* **Текст**
»»
Оседлать тигра

Оседлать тигра

Возможна ли новая мифология?

 
  • Мифология мертва. Да здравствует мифология!

    Большинство принципов, по которым якобы функционирует Вселенная, знакомы нам не в строгом научном изложении (которое ещё далеко не завершено) и даже не в сложных философских конструкциях (которые часто вступают в соперничество и видоизменяются), а в образных формах мифа. И это, своего рода благословение, переданное нам древними поколениями. Впечатляющие мифические образы легко доступны сознанию и в совокупности составляют целостную картину мироздания, без которой нам невозможно было бы на этом свете ориентироваться. То, что эти картины отличаются друг от друга именами и историческими подробностями, в соответствии с тем или иным религиозным умонастроением, такой ориентации не мешает, поскольку во всех них есть очевидные параллели, которые нетрудно заметить.
    Именно этот единый мир мифов лежит в основе так называемого культурного наследия, которое, худо-бедно, позволяет нам удержаться в пределах разумного существования.
    Но похоже, что организующее влияние этого наследия постепенно ослабевает. В последнее время нам приходится наблюдать явления, которые не охватываются даже богатейшим миром мифа. Естественно, начинает страдать и наша ориентация, что повергает людей в растерянность и уныние. Об этом свидетельствуют названия критических трудов последних десятилетий: «Эпоха ярости», «Век ненадёжности», «Гибель экспертизы», «Культура жалоб», «Конец Американского сознания», «Свободный рынок мёртв», «Верхом на тигре»…
    (“The Age of Anger” by Pankaj Mishra; “The Death of Expertise” by Tom Nichols; “Shock Doctrine” by Naomi Klein; “The Culture of Complaint” by Robert Huges;“The Free Market is Dead” by Chris Hughes; “Riding the Tiger” by Julius Evola; “Closing of the American Mind” by Allan Bloom.)
    Кризис как будто охватил практически все области человеческого мышления и деятельности – от общей культуры и образования до разочарования в науке, религиозного вакуума, тупика в политической и экономической сферах, беспомощности в сохранении окружающей среды, психологической анемии и, в целом – утраты смысла существования.
    Так называемые «движущие силы эпохи» – когда нам удаётся их уловить – являют себя как силы либо разрушительные, либо не способные предложить решения ни одной из названных проблем. Две самые многообещавшие идеи последнего времени, как оказалось, активно работают против своих обещаний. Научно-технологическая революция и свободный рынок, предполагавшие обеспечить всеобщее благосостояние, увеличивают разрыв в материальном благополучии; а информационный взрыв, предназначенный объединить людей, всё больше разделяет их и обращает друг против друга. Остаётся лишь догадываться, каким устрашающим ликом обернётся столь чаемая ныне глобализация.
    Отмечая, что наше время отличается рядом явных характеристик вредного толка – утрата опоры, общее смятение, духовная немощь, экзистенциальная повреждённость, отрыв от действительности, постоянное отсутствие равновесия – исследователи пытаются найти ему единое определение по примеру прежних эпох подобных «Тёмному средневековью», «Возрождению» или «Просвещению», в надежде, что такая определённость подскажет пути выхода из кризиса.
««
* **Записи**
»»
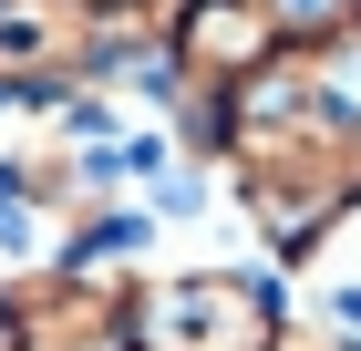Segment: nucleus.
<instances>
[{
    "instance_id": "f03ea898",
    "label": "nucleus",
    "mask_w": 361,
    "mask_h": 351,
    "mask_svg": "<svg viewBox=\"0 0 361 351\" xmlns=\"http://www.w3.org/2000/svg\"><path fill=\"white\" fill-rule=\"evenodd\" d=\"M0 331L11 351H104L124 331V299L104 269H31L0 290Z\"/></svg>"
},
{
    "instance_id": "7ed1b4c3",
    "label": "nucleus",
    "mask_w": 361,
    "mask_h": 351,
    "mask_svg": "<svg viewBox=\"0 0 361 351\" xmlns=\"http://www.w3.org/2000/svg\"><path fill=\"white\" fill-rule=\"evenodd\" d=\"M155 42H166V62H176L186 93H238L258 62H279V31H269L258 0H176Z\"/></svg>"
},
{
    "instance_id": "39448f33",
    "label": "nucleus",
    "mask_w": 361,
    "mask_h": 351,
    "mask_svg": "<svg viewBox=\"0 0 361 351\" xmlns=\"http://www.w3.org/2000/svg\"><path fill=\"white\" fill-rule=\"evenodd\" d=\"M331 321H341V331L361 341V279H341V290H331Z\"/></svg>"
},
{
    "instance_id": "20e7f679",
    "label": "nucleus",
    "mask_w": 361,
    "mask_h": 351,
    "mask_svg": "<svg viewBox=\"0 0 361 351\" xmlns=\"http://www.w3.org/2000/svg\"><path fill=\"white\" fill-rule=\"evenodd\" d=\"M279 31V52H331V42H361V0H258Z\"/></svg>"
},
{
    "instance_id": "f257e3e1",
    "label": "nucleus",
    "mask_w": 361,
    "mask_h": 351,
    "mask_svg": "<svg viewBox=\"0 0 361 351\" xmlns=\"http://www.w3.org/2000/svg\"><path fill=\"white\" fill-rule=\"evenodd\" d=\"M135 351H269L279 341V290L248 269H186L124 299Z\"/></svg>"
}]
</instances>
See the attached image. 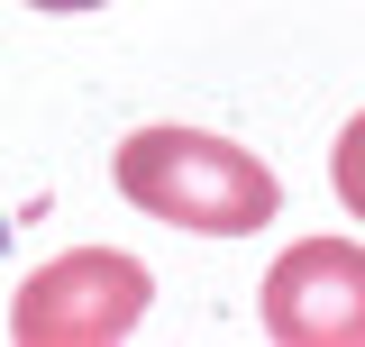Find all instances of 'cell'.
I'll return each instance as SVG.
<instances>
[{
  "instance_id": "7a4b0ae2",
  "label": "cell",
  "mask_w": 365,
  "mask_h": 347,
  "mask_svg": "<svg viewBox=\"0 0 365 347\" xmlns=\"http://www.w3.org/2000/svg\"><path fill=\"white\" fill-rule=\"evenodd\" d=\"M155 283L146 265L119 256V247H73V256L37 265L9 302V338L19 347H119L146 320Z\"/></svg>"
},
{
  "instance_id": "5b68a950",
  "label": "cell",
  "mask_w": 365,
  "mask_h": 347,
  "mask_svg": "<svg viewBox=\"0 0 365 347\" xmlns=\"http://www.w3.org/2000/svg\"><path fill=\"white\" fill-rule=\"evenodd\" d=\"M28 9H101V0H28Z\"/></svg>"
},
{
  "instance_id": "3957f363",
  "label": "cell",
  "mask_w": 365,
  "mask_h": 347,
  "mask_svg": "<svg viewBox=\"0 0 365 347\" xmlns=\"http://www.w3.org/2000/svg\"><path fill=\"white\" fill-rule=\"evenodd\" d=\"M265 338L283 347H365V247L302 238L265 274Z\"/></svg>"
},
{
  "instance_id": "277c9868",
  "label": "cell",
  "mask_w": 365,
  "mask_h": 347,
  "mask_svg": "<svg viewBox=\"0 0 365 347\" xmlns=\"http://www.w3.org/2000/svg\"><path fill=\"white\" fill-rule=\"evenodd\" d=\"M338 201L365 219V110L347 119V137H338Z\"/></svg>"
},
{
  "instance_id": "6da1fadb",
  "label": "cell",
  "mask_w": 365,
  "mask_h": 347,
  "mask_svg": "<svg viewBox=\"0 0 365 347\" xmlns=\"http://www.w3.org/2000/svg\"><path fill=\"white\" fill-rule=\"evenodd\" d=\"M110 174L146 219H174V228H201V238H256L283 211V183L256 146H228L210 129H174V119L137 129Z\"/></svg>"
}]
</instances>
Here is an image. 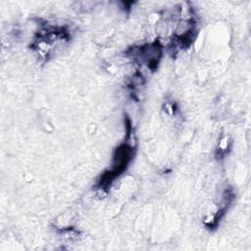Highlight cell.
<instances>
[{
    "mask_svg": "<svg viewBox=\"0 0 251 251\" xmlns=\"http://www.w3.org/2000/svg\"><path fill=\"white\" fill-rule=\"evenodd\" d=\"M125 55L135 63L145 64L151 72H155L163 56V46L159 39H155L151 43L128 47L125 51Z\"/></svg>",
    "mask_w": 251,
    "mask_h": 251,
    "instance_id": "3957f363",
    "label": "cell"
},
{
    "mask_svg": "<svg viewBox=\"0 0 251 251\" xmlns=\"http://www.w3.org/2000/svg\"><path fill=\"white\" fill-rule=\"evenodd\" d=\"M197 35V29H196V24L193 25L189 29L186 31L180 33V34H175L174 38L172 39L173 49L178 47V49H186L189 48L192 42L194 41L195 37Z\"/></svg>",
    "mask_w": 251,
    "mask_h": 251,
    "instance_id": "5b68a950",
    "label": "cell"
},
{
    "mask_svg": "<svg viewBox=\"0 0 251 251\" xmlns=\"http://www.w3.org/2000/svg\"><path fill=\"white\" fill-rule=\"evenodd\" d=\"M232 139L229 135H222L219 139V143L215 152V158L217 161H222L230 151L232 146Z\"/></svg>",
    "mask_w": 251,
    "mask_h": 251,
    "instance_id": "8992f818",
    "label": "cell"
},
{
    "mask_svg": "<svg viewBox=\"0 0 251 251\" xmlns=\"http://www.w3.org/2000/svg\"><path fill=\"white\" fill-rule=\"evenodd\" d=\"M235 199V192L231 186H228L225 189L223 193V199L222 203L223 205L209 218H206L204 220V226L209 229V230H215L217 229L221 220L224 218L226 213L227 212L228 208L232 204V202Z\"/></svg>",
    "mask_w": 251,
    "mask_h": 251,
    "instance_id": "277c9868",
    "label": "cell"
},
{
    "mask_svg": "<svg viewBox=\"0 0 251 251\" xmlns=\"http://www.w3.org/2000/svg\"><path fill=\"white\" fill-rule=\"evenodd\" d=\"M130 134L132 133H126L125 141L115 148L112 159V167L111 169L106 170L97 178L95 184L93 185L95 190L108 193L115 179L123 175L124 172L128 168L135 153V147H133L128 141L131 137Z\"/></svg>",
    "mask_w": 251,
    "mask_h": 251,
    "instance_id": "6da1fadb",
    "label": "cell"
},
{
    "mask_svg": "<svg viewBox=\"0 0 251 251\" xmlns=\"http://www.w3.org/2000/svg\"><path fill=\"white\" fill-rule=\"evenodd\" d=\"M70 40L71 34L66 25H51L46 24L35 32L33 41L29 44V48L36 52L43 62H46L49 59L50 51L54 45L56 46L59 42H69Z\"/></svg>",
    "mask_w": 251,
    "mask_h": 251,
    "instance_id": "7a4b0ae2",
    "label": "cell"
}]
</instances>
««
Продублируйте дословно часть текста о мифологии от слов «Кризис как будто» до слов «утраты смысла существования.» включительно.

* **Решение**
Кризис как будто охватил практически все области человеческого мышления и деятельности – от общей культуры и образования до разочарования в науке, религиозного вакуума, тупика в политической и экономической сферах, беспомощности в сохранении окружающей среды, психологической анемии и, в целом – утраты смысла существования.